# [WRITTEN INSTRUCTION]
Please show each line of the listing below that contains the string "instances". Case counts.

== MATERIAL PROVIDED

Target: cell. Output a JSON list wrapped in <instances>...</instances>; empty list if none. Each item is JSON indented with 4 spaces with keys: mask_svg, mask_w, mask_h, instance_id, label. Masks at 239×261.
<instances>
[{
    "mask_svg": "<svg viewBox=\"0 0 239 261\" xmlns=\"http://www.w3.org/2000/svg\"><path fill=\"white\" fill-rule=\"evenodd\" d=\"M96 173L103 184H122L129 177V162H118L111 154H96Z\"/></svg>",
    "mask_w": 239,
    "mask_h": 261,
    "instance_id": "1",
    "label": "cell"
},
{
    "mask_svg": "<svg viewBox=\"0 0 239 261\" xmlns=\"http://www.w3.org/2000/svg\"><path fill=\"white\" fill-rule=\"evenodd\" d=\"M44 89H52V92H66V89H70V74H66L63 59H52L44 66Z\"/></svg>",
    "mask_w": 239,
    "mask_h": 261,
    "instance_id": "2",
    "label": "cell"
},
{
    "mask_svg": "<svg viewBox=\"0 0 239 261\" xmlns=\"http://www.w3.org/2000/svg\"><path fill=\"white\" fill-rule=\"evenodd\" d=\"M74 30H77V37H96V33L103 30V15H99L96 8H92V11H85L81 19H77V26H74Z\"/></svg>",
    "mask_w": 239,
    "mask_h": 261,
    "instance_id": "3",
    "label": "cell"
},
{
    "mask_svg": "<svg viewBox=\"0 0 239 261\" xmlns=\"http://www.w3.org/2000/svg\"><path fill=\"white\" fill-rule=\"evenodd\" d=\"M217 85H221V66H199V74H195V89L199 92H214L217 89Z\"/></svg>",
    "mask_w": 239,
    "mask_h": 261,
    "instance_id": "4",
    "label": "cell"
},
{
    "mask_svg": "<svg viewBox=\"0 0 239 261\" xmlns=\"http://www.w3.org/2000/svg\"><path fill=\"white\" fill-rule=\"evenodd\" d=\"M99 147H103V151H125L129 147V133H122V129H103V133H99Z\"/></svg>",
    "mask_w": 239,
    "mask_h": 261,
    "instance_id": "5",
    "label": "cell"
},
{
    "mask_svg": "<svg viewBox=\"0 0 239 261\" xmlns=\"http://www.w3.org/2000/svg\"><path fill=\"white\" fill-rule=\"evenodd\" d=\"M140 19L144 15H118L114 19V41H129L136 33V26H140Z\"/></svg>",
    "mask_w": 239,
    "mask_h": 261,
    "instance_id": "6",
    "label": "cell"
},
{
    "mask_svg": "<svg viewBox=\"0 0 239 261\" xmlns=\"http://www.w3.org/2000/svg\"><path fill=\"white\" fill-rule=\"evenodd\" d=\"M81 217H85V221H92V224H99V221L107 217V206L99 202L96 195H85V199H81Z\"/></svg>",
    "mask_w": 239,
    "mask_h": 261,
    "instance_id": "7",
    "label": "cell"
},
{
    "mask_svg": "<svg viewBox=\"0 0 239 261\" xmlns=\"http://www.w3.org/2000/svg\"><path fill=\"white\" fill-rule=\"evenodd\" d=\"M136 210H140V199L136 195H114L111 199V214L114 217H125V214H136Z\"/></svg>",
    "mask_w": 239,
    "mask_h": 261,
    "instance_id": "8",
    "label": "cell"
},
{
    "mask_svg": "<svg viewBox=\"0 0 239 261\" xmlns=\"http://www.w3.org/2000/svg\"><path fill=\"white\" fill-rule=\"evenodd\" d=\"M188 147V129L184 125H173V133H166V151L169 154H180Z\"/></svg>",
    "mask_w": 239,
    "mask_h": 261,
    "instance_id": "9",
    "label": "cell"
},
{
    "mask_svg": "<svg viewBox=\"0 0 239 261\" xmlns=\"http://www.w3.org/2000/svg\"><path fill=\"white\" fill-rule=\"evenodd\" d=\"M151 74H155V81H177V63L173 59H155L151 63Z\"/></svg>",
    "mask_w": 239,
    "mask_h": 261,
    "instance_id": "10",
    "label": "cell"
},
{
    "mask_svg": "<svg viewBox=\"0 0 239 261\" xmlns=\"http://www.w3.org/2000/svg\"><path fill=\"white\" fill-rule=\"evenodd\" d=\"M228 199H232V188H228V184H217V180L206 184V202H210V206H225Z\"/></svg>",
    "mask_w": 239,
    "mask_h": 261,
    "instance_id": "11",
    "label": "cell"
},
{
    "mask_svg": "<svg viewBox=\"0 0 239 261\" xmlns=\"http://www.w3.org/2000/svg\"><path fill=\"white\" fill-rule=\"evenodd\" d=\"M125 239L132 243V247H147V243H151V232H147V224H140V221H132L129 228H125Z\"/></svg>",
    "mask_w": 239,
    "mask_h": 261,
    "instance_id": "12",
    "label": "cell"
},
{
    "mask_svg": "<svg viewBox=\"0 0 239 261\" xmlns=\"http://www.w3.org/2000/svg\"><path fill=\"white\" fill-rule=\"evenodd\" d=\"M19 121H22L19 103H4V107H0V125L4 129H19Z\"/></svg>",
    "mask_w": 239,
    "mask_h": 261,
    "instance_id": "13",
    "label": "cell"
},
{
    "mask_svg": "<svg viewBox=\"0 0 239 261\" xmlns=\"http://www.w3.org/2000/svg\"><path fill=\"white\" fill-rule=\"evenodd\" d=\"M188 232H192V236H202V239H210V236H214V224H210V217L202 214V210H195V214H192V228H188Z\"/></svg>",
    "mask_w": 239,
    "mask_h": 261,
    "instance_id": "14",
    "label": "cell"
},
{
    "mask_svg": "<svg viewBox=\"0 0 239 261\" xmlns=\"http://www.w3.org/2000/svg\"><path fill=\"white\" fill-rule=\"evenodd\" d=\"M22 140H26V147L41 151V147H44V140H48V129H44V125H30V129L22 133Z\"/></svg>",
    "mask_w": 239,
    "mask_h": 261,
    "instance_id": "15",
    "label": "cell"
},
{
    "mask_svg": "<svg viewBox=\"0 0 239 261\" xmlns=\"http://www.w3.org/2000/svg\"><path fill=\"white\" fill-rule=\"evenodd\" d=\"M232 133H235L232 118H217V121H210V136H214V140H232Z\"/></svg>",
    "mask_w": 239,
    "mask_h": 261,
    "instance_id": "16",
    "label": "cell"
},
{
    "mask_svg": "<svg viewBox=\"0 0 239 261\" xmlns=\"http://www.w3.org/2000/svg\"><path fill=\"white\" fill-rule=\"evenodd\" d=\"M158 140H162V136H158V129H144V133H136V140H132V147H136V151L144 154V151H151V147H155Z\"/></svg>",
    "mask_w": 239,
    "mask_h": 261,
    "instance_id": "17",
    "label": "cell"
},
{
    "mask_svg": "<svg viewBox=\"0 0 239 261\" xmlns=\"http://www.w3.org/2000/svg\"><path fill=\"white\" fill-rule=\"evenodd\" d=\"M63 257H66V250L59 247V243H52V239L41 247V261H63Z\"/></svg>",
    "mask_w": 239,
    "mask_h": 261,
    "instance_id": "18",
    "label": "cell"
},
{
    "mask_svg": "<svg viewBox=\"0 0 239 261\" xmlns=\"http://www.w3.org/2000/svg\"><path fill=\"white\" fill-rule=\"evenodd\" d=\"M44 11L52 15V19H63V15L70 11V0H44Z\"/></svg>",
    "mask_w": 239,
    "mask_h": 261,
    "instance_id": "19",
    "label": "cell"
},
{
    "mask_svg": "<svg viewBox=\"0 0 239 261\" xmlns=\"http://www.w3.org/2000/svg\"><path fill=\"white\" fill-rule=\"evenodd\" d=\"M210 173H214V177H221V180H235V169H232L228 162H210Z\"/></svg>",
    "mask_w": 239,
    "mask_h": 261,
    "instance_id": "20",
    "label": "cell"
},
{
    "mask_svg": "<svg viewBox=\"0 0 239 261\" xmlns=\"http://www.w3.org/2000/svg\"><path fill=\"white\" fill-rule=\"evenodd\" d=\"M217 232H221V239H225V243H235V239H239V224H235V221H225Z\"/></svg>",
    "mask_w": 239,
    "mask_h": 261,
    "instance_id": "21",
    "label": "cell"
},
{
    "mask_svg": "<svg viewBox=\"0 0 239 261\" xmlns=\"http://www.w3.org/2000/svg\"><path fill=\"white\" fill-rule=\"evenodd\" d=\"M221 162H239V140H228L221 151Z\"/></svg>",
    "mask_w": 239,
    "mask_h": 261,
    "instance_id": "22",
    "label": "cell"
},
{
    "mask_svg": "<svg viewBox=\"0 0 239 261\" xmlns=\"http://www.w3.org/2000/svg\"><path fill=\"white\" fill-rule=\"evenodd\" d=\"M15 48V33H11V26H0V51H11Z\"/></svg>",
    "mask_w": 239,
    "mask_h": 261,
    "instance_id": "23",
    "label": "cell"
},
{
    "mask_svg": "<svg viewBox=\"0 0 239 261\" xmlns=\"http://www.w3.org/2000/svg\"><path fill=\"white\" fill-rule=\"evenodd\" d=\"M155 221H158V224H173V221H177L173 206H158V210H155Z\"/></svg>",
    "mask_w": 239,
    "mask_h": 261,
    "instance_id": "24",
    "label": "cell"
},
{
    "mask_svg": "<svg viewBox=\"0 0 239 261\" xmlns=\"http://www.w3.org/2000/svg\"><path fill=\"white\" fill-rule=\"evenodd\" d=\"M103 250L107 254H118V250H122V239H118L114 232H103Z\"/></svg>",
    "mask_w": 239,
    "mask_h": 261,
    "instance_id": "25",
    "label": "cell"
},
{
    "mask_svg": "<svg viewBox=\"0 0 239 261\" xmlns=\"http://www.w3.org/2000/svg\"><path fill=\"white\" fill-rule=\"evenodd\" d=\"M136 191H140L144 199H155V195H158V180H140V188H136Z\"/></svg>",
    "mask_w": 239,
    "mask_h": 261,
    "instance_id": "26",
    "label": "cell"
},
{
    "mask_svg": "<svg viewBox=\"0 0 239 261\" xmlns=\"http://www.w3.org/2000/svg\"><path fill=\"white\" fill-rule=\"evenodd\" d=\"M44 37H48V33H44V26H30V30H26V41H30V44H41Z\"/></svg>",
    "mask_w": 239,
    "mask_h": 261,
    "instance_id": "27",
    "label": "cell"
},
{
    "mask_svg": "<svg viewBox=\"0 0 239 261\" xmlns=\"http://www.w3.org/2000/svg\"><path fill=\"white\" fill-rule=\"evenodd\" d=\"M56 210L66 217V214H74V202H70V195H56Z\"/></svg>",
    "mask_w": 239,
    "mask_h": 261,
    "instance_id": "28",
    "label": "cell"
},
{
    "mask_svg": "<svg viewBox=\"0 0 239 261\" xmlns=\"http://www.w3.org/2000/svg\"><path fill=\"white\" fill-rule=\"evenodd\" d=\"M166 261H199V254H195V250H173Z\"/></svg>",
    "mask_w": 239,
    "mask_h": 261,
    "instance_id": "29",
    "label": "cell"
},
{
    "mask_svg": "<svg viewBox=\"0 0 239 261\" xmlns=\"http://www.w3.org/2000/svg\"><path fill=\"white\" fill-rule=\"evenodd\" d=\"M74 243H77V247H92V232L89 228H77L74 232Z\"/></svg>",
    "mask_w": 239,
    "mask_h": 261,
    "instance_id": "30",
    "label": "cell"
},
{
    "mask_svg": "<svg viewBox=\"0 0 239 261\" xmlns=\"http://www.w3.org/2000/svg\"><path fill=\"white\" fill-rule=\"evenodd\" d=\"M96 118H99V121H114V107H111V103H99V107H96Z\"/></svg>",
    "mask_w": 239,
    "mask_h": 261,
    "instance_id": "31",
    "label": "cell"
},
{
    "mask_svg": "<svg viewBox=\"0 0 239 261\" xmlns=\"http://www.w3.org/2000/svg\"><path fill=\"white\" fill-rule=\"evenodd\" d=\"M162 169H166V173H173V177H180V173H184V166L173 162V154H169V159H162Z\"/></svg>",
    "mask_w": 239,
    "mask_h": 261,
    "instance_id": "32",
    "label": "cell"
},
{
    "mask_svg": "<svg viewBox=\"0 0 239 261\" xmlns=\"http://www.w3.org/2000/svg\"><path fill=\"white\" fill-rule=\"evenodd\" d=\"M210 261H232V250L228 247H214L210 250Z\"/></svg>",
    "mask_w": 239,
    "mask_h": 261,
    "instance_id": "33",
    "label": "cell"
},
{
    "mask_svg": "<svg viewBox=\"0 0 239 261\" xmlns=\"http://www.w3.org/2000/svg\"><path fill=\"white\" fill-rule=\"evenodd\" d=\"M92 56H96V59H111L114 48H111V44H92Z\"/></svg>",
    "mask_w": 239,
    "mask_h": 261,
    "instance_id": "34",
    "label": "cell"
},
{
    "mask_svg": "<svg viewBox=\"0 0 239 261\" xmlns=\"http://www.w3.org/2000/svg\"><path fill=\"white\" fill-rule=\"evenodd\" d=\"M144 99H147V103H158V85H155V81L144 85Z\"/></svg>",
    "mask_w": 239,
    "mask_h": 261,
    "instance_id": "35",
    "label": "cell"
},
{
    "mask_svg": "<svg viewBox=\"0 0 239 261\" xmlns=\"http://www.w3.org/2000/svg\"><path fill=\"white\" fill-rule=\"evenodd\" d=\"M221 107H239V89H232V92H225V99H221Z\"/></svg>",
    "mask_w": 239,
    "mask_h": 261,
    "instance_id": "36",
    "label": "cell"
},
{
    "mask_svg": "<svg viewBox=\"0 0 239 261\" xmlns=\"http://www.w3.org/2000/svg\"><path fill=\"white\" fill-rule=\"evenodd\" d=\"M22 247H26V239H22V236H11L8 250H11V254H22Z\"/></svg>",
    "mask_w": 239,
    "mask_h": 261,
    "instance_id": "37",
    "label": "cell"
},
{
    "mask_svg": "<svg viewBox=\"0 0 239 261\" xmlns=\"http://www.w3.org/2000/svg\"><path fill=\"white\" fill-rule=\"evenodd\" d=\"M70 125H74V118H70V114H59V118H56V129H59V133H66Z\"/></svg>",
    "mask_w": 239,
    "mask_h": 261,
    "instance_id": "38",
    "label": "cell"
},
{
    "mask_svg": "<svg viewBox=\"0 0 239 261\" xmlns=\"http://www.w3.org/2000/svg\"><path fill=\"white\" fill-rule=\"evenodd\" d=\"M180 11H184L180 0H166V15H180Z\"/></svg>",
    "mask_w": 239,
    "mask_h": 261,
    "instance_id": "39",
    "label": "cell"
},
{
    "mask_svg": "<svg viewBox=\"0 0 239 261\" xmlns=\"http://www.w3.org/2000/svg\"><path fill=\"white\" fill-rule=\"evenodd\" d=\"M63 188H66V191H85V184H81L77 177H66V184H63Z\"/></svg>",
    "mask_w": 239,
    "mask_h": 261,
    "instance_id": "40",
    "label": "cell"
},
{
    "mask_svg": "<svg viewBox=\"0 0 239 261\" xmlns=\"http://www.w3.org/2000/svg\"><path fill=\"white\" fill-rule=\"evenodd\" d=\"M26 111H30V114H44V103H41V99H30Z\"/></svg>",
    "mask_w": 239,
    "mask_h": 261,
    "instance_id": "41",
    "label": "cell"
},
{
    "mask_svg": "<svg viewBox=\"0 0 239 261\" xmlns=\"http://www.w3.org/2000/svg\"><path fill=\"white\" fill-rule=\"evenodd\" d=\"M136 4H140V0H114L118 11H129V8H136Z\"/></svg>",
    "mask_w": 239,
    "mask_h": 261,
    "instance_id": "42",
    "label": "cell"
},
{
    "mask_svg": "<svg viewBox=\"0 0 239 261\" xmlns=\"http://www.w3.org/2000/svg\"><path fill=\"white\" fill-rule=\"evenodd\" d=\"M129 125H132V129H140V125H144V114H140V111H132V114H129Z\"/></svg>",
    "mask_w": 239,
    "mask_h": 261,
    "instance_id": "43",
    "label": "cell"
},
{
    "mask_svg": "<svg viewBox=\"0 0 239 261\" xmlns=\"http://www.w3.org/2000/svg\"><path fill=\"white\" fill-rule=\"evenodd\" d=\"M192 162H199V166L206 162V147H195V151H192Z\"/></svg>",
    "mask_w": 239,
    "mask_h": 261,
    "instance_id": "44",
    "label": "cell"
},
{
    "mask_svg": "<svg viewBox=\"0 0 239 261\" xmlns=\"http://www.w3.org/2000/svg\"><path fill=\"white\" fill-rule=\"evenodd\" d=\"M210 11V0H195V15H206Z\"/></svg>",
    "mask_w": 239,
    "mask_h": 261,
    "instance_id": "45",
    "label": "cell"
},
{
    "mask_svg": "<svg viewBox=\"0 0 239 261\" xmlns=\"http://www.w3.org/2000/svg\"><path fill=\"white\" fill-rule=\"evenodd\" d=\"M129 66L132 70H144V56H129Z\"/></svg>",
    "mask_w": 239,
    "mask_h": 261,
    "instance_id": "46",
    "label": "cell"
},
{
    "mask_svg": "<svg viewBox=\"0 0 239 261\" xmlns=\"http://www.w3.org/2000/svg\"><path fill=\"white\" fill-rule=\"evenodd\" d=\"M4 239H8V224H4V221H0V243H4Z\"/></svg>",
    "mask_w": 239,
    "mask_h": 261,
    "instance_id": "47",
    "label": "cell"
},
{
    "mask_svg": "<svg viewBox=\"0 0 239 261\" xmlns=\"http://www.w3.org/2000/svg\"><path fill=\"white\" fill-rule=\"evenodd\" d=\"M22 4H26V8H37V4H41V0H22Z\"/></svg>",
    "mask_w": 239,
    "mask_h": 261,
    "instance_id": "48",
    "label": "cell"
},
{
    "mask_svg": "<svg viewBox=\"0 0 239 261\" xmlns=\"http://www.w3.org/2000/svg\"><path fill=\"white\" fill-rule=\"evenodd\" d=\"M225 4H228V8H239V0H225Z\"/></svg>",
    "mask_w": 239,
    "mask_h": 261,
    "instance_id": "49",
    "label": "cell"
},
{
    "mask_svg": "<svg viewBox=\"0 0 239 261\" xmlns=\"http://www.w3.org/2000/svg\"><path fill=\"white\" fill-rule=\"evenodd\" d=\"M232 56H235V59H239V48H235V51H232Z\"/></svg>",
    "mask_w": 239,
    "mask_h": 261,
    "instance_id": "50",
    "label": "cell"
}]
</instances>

====

# [ANSWER]
Target: cell. Output a JSON list wrapped in <instances>...</instances>; empty list if none. Each item is JSON indented with 4 spaces with keys: mask_svg, mask_w, mask_h, instance_id, label. Masks at 239×261.
<instances>
</instances>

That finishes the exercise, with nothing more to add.